Problem details
With pictures removed, the data below should be returned exactly.

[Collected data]
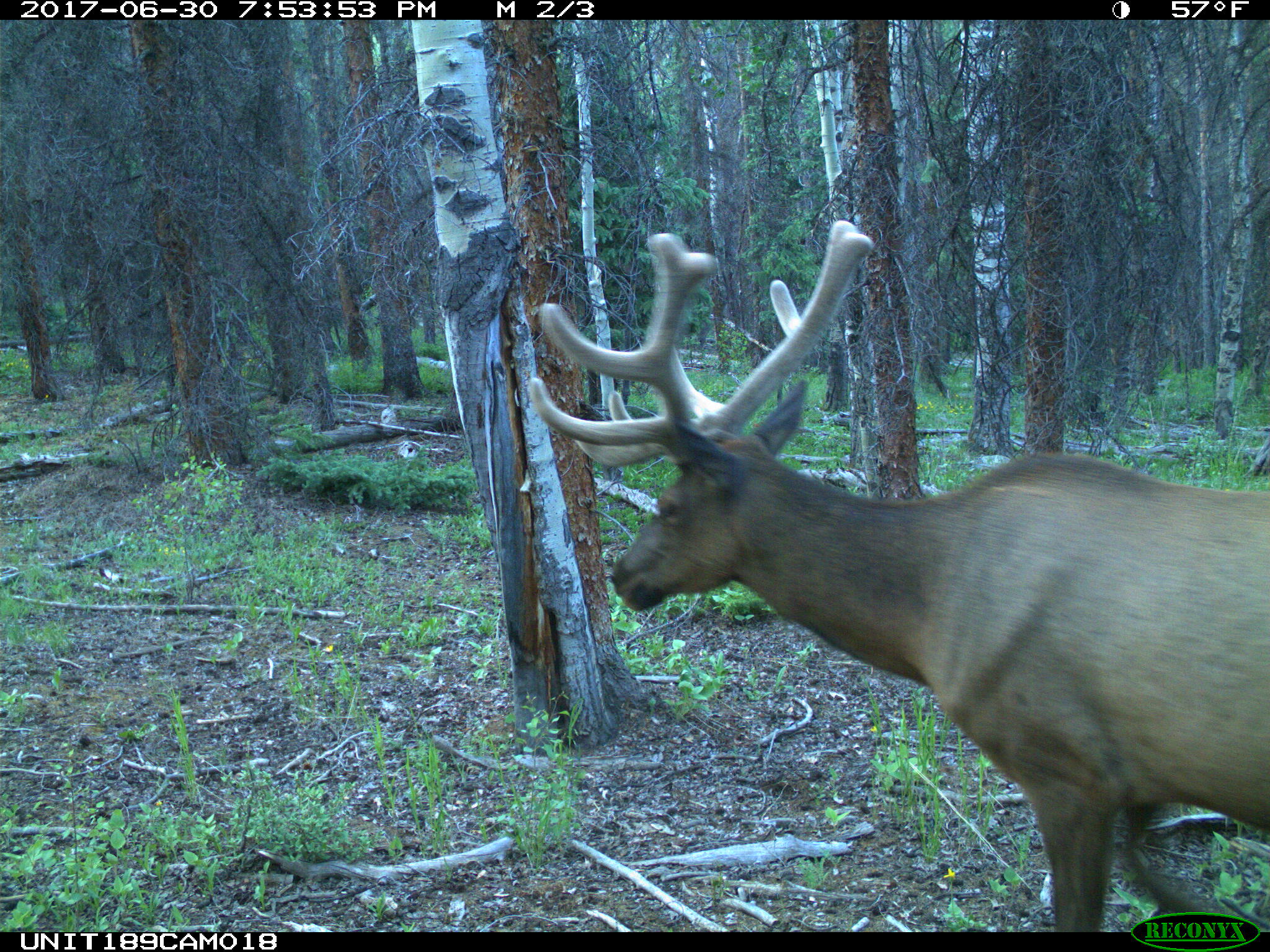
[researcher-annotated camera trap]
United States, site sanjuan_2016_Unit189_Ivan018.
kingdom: Animalia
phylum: Chordata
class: Mammalia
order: Artiodactyla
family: Cervidae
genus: Cervus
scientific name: Cervus elaphus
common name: red deer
Cervus elaphus (red deer).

Result of the task
[researcher-annotated camera trap]
United States, site sanjuan_2016_Unit189_Ivan018.
kingdom: Animalia
phylum: Chordata
class: Mammalia
order: Artiodactyla
family: Cervidae
genus: Cervus
scientific name: Cervus elaphus
common name: red deer
Cervus elaphus (red deer).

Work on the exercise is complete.